WHAT IS REQUIRED: From the biography below, reproduce word for word the part that opens with the words containing "Poetry was at" and closes with "barriers of translation.".

EXERCISE PASSAGE:
+--
Professor Hess holds a Ph.D. in Comparative Literature, University of California, Berkeley.

 

Biography

 

[When applying for a Guggenheim Fellowship to complete my book on Kabir oral traditions, I learned that Guggenheim gives its applicants a unique and wonderful assignment.  They are asked to write about their life history as it is relevant to the work they are doing. How did you get here? What do you care about, and how is this expressed in your project? I found this exercise inspiring and clarifying, and I’m sharing it here in place of a more conventional “bio,” for anybody who’s interested.]

Poetry was at the center of my personal and, later, my academic universe. Composing, translating, or studying, I was moved by the life of that intense and creative language. When I wrote poetry from early childhood, when I memorized Keats and Chaucer in high school, Stevens and Hopkins in college, later Baudelaire and Verlaine, the words–their placement on the page, their sounds, rhythms, colors, textures–had a physical presence that couldn’t be separated from their meanings. It seemed to exist in my cells, and differently in the cells of bone, blood, organs, nerves. Sometimes it actually lit up my body. Pulled deep into Dante’s journey, I was strange among undergraduates in not stopping at the Inferno, but finding a kind of linguistic and sensual rapture in the Paradiso, despite the barriers of translation.

Going to India in my early twenties, I started up the rocky road of learning Hindi, the widespread vernacular of the North. Learning Hindi wasn’t as easy as learning French. Though not technically difficult, Hindi was embedded in a culture, or complex of cultures, that I didn’t really understand. It partook of histories that I didn’t inherit. The colloquial turns, proverbs and jokes, intermixture of modern and premodern forms, diversity among regions, classes, rural and urban speakers, kept getting in the way. Despite my facility with languages I kept running into problems, like the potholes and diversions, the jams of trucks, tractors and animals, the sudden disappearance of pavements and bridges, on Indian country roads. Even now the effort continues. I can carry on a good conversation, make a speech to a city or village audience, and work my way through the terrain of modern criticism or medieval verse–with help and delays. The difficulty of this process has been instructive.
+--
Saved entries:
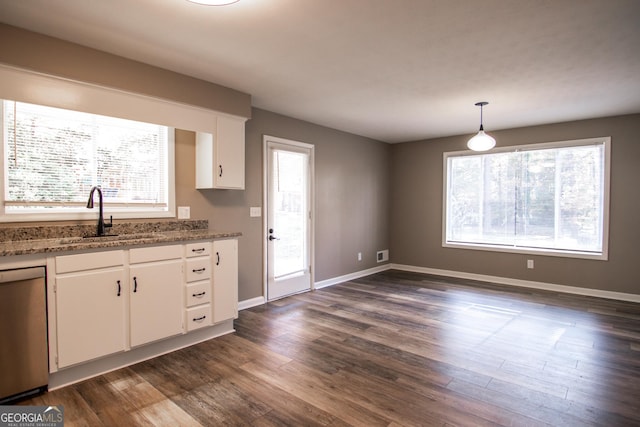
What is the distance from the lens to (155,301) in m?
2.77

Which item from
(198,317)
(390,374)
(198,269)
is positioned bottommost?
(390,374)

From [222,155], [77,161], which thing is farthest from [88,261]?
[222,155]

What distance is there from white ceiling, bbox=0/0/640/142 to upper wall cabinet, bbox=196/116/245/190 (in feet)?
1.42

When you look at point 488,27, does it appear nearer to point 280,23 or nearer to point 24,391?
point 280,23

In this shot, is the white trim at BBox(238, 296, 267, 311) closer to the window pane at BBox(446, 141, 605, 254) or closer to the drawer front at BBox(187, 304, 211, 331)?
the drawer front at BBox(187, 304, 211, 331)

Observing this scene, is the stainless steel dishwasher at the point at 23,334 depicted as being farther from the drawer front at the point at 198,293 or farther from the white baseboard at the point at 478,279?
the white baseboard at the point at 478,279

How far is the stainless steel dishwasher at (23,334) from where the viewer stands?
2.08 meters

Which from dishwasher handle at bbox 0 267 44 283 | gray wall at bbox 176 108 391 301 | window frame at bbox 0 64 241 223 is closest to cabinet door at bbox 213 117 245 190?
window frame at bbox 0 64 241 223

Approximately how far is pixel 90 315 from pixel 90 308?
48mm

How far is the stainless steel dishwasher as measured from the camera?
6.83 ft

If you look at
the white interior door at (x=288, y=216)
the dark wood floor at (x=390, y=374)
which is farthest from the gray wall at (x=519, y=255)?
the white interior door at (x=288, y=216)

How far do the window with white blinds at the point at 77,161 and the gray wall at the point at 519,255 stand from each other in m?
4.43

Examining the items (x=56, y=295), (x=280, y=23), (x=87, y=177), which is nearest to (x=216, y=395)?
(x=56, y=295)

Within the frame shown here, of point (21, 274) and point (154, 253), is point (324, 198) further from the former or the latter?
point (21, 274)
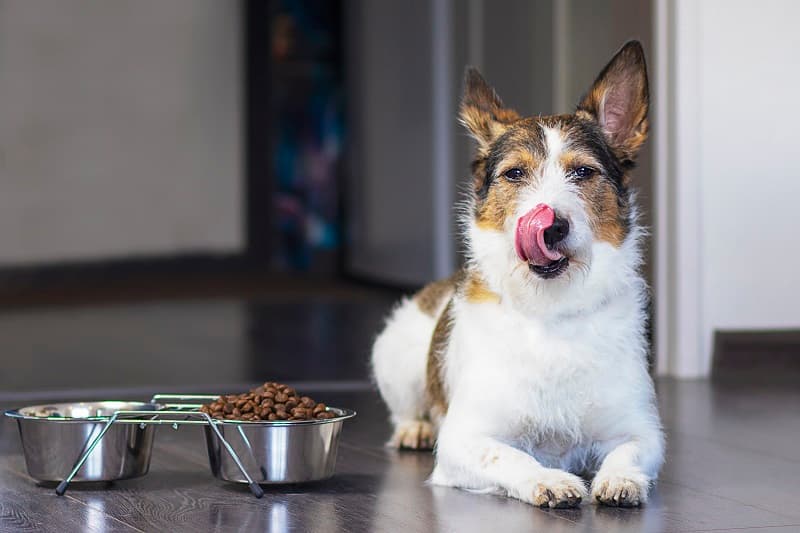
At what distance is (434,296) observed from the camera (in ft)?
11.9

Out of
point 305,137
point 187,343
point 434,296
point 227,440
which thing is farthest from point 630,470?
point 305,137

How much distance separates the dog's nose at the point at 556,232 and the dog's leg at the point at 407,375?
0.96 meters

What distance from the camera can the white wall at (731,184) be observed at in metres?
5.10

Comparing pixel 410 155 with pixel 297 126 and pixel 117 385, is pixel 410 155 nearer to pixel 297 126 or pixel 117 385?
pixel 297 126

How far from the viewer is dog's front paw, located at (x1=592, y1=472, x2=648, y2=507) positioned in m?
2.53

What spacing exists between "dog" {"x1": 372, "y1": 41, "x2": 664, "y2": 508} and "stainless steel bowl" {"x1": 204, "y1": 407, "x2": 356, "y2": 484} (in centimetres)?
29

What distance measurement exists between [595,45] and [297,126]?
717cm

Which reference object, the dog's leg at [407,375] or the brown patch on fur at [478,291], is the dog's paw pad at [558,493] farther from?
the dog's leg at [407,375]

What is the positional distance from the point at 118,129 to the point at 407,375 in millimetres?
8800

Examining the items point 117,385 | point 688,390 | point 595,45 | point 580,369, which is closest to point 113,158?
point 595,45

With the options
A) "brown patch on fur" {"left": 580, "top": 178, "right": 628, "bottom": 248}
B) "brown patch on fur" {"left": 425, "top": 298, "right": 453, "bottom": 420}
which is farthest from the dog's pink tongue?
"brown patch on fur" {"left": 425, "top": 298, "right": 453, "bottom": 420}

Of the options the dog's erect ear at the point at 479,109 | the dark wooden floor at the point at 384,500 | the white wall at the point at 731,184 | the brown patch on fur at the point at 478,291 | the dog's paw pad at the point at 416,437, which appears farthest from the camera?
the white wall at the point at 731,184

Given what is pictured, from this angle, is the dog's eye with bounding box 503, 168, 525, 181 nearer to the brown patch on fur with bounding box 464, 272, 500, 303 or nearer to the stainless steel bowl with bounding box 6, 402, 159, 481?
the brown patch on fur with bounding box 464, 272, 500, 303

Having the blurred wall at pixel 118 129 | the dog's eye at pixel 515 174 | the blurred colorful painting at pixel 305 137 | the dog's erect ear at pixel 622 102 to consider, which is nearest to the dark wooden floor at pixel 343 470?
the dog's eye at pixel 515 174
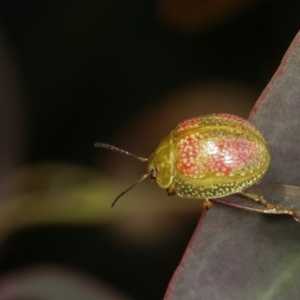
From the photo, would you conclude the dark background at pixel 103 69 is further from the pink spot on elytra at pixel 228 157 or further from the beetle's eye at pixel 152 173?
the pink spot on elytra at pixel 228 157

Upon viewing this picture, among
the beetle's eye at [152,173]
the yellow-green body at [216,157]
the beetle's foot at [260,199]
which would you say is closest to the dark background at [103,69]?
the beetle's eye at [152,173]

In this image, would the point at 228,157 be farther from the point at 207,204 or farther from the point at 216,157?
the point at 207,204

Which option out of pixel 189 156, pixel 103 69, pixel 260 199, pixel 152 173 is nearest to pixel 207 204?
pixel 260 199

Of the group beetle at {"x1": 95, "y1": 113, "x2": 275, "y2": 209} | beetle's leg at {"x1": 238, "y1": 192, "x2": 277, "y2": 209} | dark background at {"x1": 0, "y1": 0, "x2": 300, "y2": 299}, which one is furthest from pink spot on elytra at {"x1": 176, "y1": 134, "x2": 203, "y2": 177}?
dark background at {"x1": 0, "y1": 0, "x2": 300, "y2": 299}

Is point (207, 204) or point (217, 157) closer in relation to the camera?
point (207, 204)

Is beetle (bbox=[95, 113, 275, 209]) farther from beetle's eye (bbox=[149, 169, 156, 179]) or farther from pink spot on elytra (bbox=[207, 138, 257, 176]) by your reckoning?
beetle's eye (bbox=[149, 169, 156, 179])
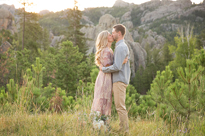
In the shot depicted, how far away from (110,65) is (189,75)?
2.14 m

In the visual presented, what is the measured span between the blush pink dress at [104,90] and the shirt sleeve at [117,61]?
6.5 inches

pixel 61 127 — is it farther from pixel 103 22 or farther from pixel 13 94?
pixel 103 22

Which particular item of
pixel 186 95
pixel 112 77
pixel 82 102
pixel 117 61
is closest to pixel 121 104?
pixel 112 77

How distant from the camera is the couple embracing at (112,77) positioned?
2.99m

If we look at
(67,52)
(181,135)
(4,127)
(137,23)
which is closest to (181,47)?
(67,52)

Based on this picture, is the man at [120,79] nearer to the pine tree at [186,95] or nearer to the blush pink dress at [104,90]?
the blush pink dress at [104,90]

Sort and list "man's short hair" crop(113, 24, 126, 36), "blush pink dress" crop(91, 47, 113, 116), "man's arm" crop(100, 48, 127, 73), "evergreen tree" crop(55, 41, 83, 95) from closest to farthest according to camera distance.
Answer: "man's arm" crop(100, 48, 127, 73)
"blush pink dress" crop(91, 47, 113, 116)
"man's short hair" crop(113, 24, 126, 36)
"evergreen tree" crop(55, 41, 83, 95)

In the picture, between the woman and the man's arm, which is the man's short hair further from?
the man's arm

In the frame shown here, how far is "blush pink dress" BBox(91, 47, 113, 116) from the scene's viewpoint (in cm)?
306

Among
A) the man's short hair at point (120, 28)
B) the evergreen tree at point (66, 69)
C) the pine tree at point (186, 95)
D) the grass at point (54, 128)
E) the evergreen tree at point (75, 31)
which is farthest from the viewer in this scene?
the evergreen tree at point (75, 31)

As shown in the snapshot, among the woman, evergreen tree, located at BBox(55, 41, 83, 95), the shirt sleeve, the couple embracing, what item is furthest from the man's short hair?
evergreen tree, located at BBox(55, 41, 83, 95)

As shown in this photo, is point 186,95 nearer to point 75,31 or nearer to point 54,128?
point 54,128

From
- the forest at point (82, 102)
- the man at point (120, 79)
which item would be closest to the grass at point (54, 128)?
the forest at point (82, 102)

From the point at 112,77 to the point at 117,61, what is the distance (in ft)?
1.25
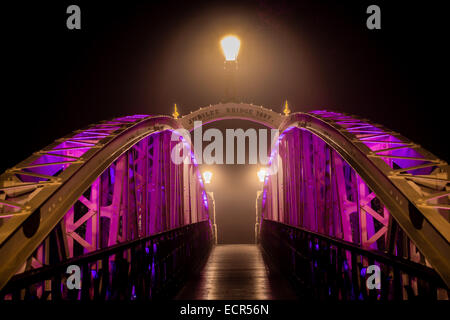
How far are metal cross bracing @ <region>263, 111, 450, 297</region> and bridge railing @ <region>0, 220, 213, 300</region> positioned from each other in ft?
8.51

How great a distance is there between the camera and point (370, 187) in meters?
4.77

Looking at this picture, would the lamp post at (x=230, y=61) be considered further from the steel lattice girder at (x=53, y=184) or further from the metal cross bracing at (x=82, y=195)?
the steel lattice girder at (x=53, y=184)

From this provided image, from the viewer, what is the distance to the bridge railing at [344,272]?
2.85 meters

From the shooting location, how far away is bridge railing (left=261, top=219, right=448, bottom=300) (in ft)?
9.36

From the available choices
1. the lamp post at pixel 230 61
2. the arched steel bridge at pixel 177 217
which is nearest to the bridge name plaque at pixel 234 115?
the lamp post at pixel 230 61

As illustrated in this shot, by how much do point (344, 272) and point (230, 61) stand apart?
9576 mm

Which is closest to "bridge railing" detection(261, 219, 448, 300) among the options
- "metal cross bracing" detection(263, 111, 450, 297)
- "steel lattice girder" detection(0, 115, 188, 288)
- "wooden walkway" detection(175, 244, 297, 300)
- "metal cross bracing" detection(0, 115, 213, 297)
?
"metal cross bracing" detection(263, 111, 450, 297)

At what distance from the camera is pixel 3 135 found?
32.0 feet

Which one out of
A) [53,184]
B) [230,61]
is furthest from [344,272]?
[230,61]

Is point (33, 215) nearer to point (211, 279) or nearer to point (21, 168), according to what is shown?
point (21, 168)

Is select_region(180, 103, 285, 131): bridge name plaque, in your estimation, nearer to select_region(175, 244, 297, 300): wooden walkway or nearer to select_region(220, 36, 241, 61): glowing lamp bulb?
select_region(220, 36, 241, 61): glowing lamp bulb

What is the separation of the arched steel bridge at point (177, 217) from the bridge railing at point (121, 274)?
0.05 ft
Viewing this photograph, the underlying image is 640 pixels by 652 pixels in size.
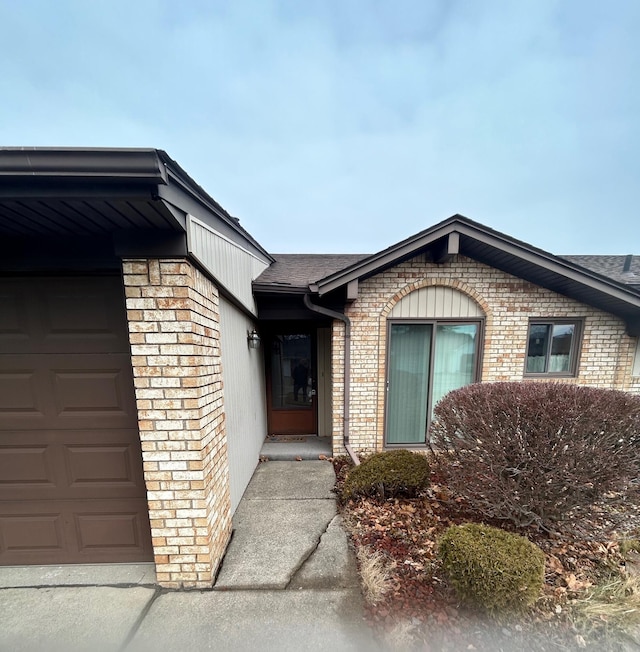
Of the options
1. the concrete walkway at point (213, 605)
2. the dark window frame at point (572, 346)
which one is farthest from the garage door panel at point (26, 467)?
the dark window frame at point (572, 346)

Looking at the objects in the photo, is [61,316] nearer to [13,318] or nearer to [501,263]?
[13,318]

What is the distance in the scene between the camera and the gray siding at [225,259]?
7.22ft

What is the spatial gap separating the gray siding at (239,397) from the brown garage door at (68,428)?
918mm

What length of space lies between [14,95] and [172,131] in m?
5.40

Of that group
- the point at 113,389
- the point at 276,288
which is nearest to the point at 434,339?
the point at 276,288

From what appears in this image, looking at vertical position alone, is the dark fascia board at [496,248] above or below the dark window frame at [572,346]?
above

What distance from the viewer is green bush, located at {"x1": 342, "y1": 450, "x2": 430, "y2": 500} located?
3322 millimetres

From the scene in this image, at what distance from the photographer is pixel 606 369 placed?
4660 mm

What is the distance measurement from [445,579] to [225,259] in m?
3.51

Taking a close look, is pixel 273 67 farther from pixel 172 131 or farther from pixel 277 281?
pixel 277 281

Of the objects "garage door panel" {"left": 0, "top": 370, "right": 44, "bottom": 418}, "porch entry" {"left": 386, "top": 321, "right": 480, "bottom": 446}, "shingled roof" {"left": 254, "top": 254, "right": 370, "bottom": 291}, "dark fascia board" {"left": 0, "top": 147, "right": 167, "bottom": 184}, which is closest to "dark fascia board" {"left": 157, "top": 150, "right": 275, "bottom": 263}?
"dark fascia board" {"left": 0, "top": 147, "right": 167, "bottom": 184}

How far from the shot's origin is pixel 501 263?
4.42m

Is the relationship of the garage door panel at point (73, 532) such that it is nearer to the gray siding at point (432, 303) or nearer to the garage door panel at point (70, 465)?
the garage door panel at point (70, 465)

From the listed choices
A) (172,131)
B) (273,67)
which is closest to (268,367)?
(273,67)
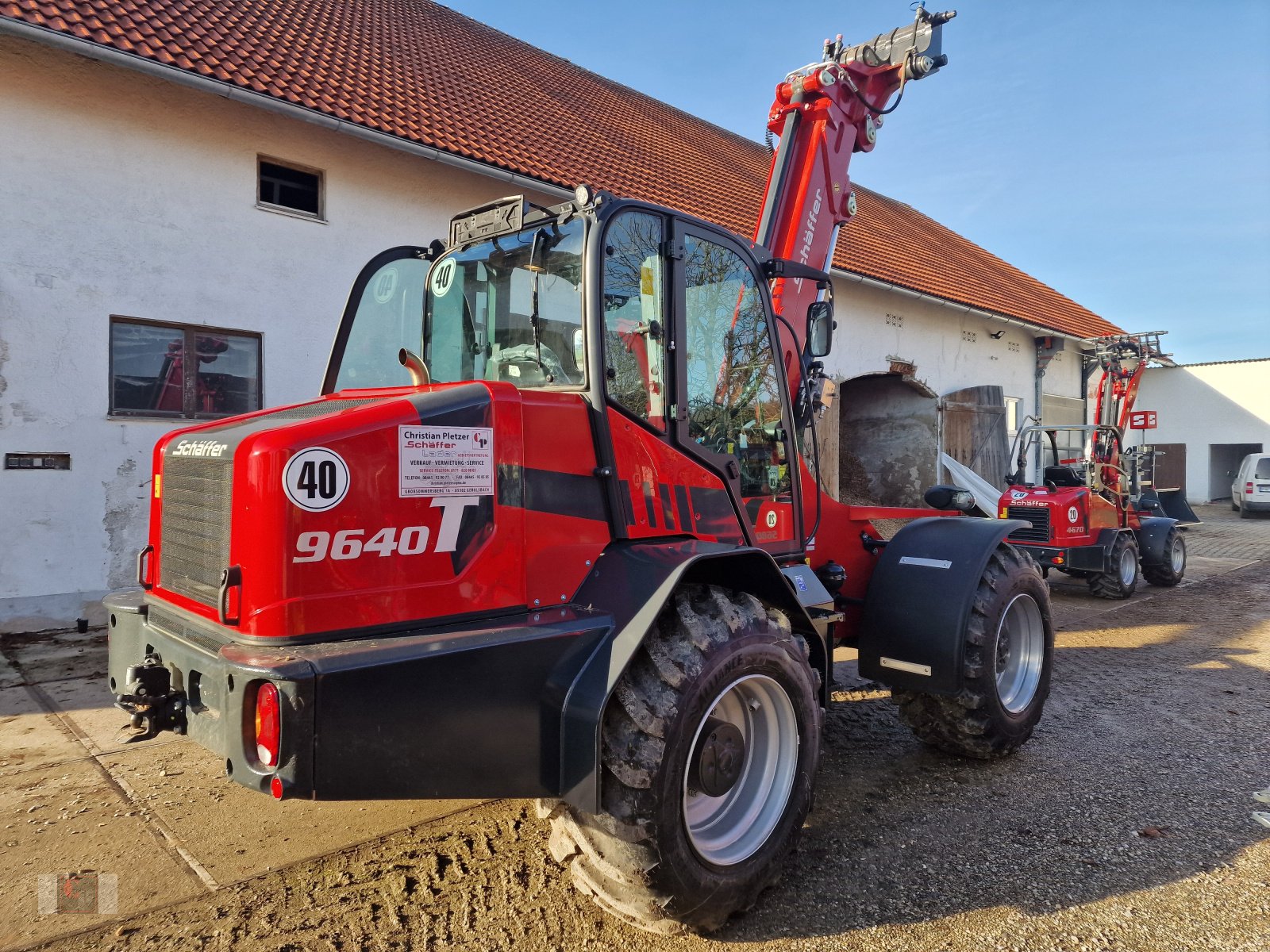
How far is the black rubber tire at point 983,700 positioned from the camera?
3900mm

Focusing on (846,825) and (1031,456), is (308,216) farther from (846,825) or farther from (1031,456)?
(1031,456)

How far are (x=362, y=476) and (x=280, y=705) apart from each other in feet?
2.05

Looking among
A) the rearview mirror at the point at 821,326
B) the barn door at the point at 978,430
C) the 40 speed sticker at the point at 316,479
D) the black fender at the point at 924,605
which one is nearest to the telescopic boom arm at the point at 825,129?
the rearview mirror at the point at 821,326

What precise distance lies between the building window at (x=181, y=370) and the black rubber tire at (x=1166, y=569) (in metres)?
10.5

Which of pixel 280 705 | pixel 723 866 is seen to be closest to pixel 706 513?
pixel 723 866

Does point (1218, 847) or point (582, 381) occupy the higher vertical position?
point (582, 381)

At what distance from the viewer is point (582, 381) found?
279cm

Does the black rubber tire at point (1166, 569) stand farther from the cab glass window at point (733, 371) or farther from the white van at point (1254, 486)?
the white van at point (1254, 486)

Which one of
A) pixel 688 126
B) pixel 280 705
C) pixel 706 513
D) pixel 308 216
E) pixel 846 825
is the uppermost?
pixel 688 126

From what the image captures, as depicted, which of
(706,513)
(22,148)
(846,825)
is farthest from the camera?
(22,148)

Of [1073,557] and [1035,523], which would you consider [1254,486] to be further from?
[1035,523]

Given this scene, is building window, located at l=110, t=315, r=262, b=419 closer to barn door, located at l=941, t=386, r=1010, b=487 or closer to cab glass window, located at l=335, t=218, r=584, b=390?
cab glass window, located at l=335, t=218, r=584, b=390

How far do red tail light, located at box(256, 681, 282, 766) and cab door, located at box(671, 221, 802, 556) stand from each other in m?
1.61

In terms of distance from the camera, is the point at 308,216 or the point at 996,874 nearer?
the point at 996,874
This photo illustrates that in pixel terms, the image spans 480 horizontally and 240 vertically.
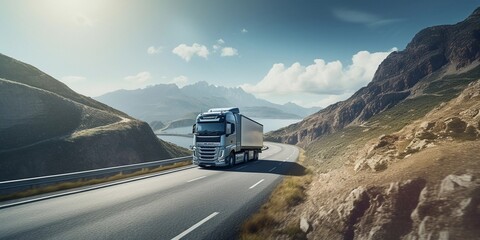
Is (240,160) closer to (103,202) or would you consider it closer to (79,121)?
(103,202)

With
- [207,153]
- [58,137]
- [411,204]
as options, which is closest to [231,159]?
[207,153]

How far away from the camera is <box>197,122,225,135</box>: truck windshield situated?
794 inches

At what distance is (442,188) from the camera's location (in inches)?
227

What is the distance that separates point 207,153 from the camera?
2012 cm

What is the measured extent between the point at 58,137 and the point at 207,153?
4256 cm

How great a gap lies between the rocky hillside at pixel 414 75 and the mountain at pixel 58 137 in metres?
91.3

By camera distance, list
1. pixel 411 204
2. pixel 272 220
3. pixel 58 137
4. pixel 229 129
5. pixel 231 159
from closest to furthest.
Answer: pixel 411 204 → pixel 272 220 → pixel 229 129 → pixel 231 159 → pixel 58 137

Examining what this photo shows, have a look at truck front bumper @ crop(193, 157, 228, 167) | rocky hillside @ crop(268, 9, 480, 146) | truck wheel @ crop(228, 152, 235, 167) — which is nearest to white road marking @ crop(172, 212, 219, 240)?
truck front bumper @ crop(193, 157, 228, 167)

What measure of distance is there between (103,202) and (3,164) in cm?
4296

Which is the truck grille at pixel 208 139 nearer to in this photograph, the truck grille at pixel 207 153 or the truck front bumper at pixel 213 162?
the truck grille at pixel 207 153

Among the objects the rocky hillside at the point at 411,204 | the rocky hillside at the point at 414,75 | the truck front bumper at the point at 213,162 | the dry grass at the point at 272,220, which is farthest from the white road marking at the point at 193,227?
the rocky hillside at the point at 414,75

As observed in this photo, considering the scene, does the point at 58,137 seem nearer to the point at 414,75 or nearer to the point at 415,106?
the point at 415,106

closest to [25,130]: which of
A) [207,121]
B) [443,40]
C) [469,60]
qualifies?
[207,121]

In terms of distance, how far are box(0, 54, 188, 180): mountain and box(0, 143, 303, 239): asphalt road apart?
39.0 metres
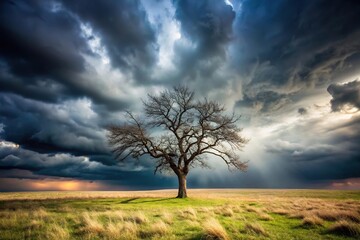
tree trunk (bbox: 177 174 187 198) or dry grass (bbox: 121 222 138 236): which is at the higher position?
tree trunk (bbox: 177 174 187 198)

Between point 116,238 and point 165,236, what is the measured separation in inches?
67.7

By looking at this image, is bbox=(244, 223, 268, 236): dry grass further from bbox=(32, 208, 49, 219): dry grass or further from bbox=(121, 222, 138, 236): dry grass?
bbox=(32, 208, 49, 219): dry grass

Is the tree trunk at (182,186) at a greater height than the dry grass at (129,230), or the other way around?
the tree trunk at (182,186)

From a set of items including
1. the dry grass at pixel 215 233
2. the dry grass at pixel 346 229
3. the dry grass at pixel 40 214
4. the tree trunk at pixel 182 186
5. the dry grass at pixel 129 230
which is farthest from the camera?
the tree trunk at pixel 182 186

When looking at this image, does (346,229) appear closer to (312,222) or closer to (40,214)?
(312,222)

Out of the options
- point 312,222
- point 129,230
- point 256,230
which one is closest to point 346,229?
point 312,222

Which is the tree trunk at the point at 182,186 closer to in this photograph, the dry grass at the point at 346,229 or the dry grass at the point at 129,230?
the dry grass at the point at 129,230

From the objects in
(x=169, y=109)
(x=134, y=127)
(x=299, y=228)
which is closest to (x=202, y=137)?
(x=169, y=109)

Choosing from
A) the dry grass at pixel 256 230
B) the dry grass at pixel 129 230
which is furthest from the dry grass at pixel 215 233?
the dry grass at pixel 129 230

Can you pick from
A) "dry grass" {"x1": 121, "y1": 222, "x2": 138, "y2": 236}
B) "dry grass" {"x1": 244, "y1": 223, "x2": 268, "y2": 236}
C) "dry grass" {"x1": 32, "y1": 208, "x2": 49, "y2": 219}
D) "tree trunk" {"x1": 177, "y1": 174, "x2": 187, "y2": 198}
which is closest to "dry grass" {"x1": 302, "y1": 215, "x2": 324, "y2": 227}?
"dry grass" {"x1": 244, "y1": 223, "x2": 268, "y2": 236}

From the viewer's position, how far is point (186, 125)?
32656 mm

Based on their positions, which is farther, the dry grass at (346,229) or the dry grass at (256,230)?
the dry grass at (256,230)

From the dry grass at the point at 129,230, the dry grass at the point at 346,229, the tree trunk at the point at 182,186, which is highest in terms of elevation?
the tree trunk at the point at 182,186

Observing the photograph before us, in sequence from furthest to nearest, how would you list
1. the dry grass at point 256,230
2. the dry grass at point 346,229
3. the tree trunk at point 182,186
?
+--
SOLUTION TO THE EXERCISE:
Poetry was at the center of my personal and, later, my academic universe. Composing, translating, or studying, I was moved by the life of that intense and creative language. When I wrote poetry from early childhood, when I memorized Keats and Chaucer in high school, Stevens and Hopkins in college, later Baudelaire and Verlaine, the words–their placement on the page, their sounds, rhythms, colors, textures–had a physical presence that couldn’t be separated from their meanings. It seemed to exist in my cells, and differently in the cells of bone, blood, organs, nerves. Sometimes it actually lit up my body. Pulled deep into Dante’s journey, I was strange among undergraduates in not stopping at the Inferno, but finding a kind of linguistic and sensual rapture in the Paradiso, despite the barriers of translation.